What Makes A Good Restaurant Manager?
Managers know how to analyze the environment they govern. They look for influences, and recognize how each individual in the kitchen or on the restaurant floor contributes to the particular culture and needs of the business they run. A good manager will be able to recognize what makes each employee tick, and recognize how the perceptions and attitudes of those employees will play off one another in a reciprocal way; reinforcing good behavior and cutting off the bad, essentially generating the very pulse of the restaurant.
Managers should also know how to set goals. Managers have to be able to understand the wants and needs of their team, because once they do, they can set goals and reward performance appropriately. They can emphasize or undermine particular team dynamics that they get a feel for in order to produce more productive and reliable teams. By keeping their eyes open and ears low to the ground, they stay ahead of any cultural issues that could crop up, nipping problems succinctly before they happen.

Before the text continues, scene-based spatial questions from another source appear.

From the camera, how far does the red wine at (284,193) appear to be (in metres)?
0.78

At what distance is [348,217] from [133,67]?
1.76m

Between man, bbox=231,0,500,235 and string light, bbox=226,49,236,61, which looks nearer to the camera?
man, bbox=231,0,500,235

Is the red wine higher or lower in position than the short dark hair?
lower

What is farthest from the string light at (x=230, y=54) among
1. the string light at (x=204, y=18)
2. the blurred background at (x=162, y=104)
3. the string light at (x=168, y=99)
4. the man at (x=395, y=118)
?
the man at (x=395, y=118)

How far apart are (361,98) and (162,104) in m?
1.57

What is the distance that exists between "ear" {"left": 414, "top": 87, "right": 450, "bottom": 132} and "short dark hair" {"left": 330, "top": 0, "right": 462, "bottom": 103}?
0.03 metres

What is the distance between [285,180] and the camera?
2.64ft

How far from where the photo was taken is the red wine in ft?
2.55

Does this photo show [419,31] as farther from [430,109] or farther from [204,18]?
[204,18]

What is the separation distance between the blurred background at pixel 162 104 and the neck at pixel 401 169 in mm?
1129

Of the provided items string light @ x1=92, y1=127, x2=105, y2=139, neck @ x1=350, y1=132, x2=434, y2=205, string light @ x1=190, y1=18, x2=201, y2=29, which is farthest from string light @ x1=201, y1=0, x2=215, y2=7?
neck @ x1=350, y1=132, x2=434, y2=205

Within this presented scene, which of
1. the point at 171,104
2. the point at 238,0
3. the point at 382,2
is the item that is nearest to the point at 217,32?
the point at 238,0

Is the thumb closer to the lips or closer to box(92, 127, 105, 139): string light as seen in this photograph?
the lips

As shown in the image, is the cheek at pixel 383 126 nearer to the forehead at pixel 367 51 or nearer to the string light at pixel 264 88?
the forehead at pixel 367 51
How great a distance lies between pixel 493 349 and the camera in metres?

Think of Some of the Features That You Desire In a Manager
A good manager will have executable plans of action that take the dynamic of the restaurant, and the personality of their team into account. Good managers have a history of successes, a record of doing right by their employers and the team that works under them. Amazing managers, in turn, take it a step further and drive home the importance of the customer. For the most successful restaurants, the customer is not treated as a temporary convenience, but is an integral part of the organization as a whole. They too, are a part of the team, and need to have their needs and wishes heard for the restaurant to flourish. When a manager does this, and can generate that thought in his team, customers cease to be an end product or task to be handled, and instead become just one more step in the health and happiness of the business on whole. Ultimately, as you can see, organizational skills can best be summed up as a unique ability to empower others; to generate excitement and increase productivity through a number of strategies.